‘Something must be done’
December 19, 2008 - 10:00 pm
At hearings in Las Vegas on Tuesday, Nevadans who have lost their jobs or their homes -- or both -- told a federal panel that $700 billion transferred to Wall Street by Treasury Secretary Henry Paulson and Federal Reserve Chairman Ben Bernanke have done nothing to improve financial conditions outside New York.
The three-week-old panel, created by Congress to monitor the bailout money it authorized in October and chaired by Harvard law professor Elizabeth Warren, chose to hold its first "field" hearing in Southern Nevada, according to the hearing schedule, because of its status as "Ground Zero of the Housing and Financial Crises."
Nevada has led the nation in foreclosures for nearly two years; by the end of 2008, Clark County is expected to see 30,000 foreclosures. Unemployment in the state is at a 25-year high, about 1 percentage point above the national level, and is likely to hit 10 percent in 2009, according to Keith Schwer, director of the Center for Business and Economic Research at UNLV.
"Our country is in peril," Ms. Warren said Tuesday. "Taxpayer dollars are flowing into banks, but there is little evidence of what effect these hundreds of billions of dollars are having on the very obvious troubles facing us: mortgage foreclosures, restricted small-business lending and rising unemployment. ...There was no evidence today that the money is making it past the top levels of the financial institutions. ..."
In a possible indication of how much Congress really cares, the only congressman assigned to the panel, Rep. Jeb Hensarling, R-Texas, did not attend.
To her credit, Rep. Shelley Berkley, D-Nev., did show up. She was highly critical of the bailout plan, acknowledging that her misgivings over Mr. Paulson's initial demand that Congress, in essence, "give him the money and not ask any questions" led her to vote against the proposal the first time it came before the House.
She said she later changed her mind after hearing from constituents.
As a result, Ms. Berkley said Tuesday, hundreds of billions of dollars have gone "to prop up Wall Street banks and investment companies, but little to help people in Las Vegas who are losing their homes."
She also was skeptical there was much the current panel could do to help. "This is after the fact. The money is gone," Rep. Berkley said.
She said a mouthful. The real question is why anyone should be surprised.
Credit is tight because of lender uncertainty. Lenders, borrowers and investors are uncertain what to do because Mr. Paulson and Mr. Bernanke -- and Congress -- are playing "Eenie-Meanie-Minie-Moe" to decide who gets bailed out and who doesn't.
The time to ask by precisely what mechanism those big loans were supposed to help Mr. and Mrs.

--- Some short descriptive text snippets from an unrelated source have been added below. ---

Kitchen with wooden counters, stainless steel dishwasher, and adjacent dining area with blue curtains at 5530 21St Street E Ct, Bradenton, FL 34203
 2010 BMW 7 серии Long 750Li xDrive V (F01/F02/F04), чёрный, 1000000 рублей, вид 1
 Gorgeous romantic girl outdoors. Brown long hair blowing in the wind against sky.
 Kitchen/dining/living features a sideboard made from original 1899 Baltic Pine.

Man-on-the-Street, Rep. Berkley, was before you signed the check. The time to set up oversight and accountability -- as you now so wistfully note -- was before the money was handed over.

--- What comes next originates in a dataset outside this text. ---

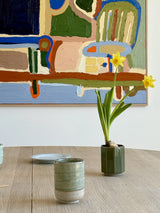 Green cylindrical cup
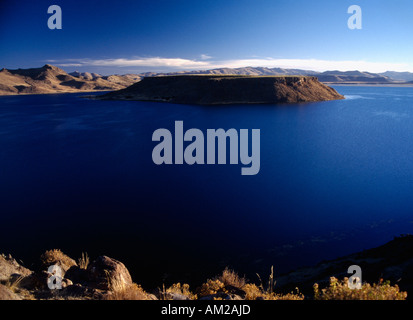 PERU South America Puno Administrative Department Sillustani Lake Ayumara with island in the centre of the blue water Stock Photo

Rep. Berkley's first instinct -- to vote "No" until there was some realistic, detailed plan and explanation for how the money would do any good to average Americans -- was correct.
We congratulated her on that first vote, at the time. Ms. Berkley may have meant well, but her mistake came a few days later, when she threw up her hands and bent to pressure, casting a vote based on widespread wailing that, "Something must be done."
Shoveling more billions of taxpayer dollars into the furnace because "something must be done" is not a credible economic recovery plan. For the banks, for Detroit, for anyone.
Panel member Damon Silvers, associate general counsel for the national AFL-CIO, did attend Tuesday's hearing. Fundamental questions need to be asked about the bailout that was rushed through Congress with little built-in oversight, Mr. Silvers said Tuesday.
Indeed. Especially before they do it again.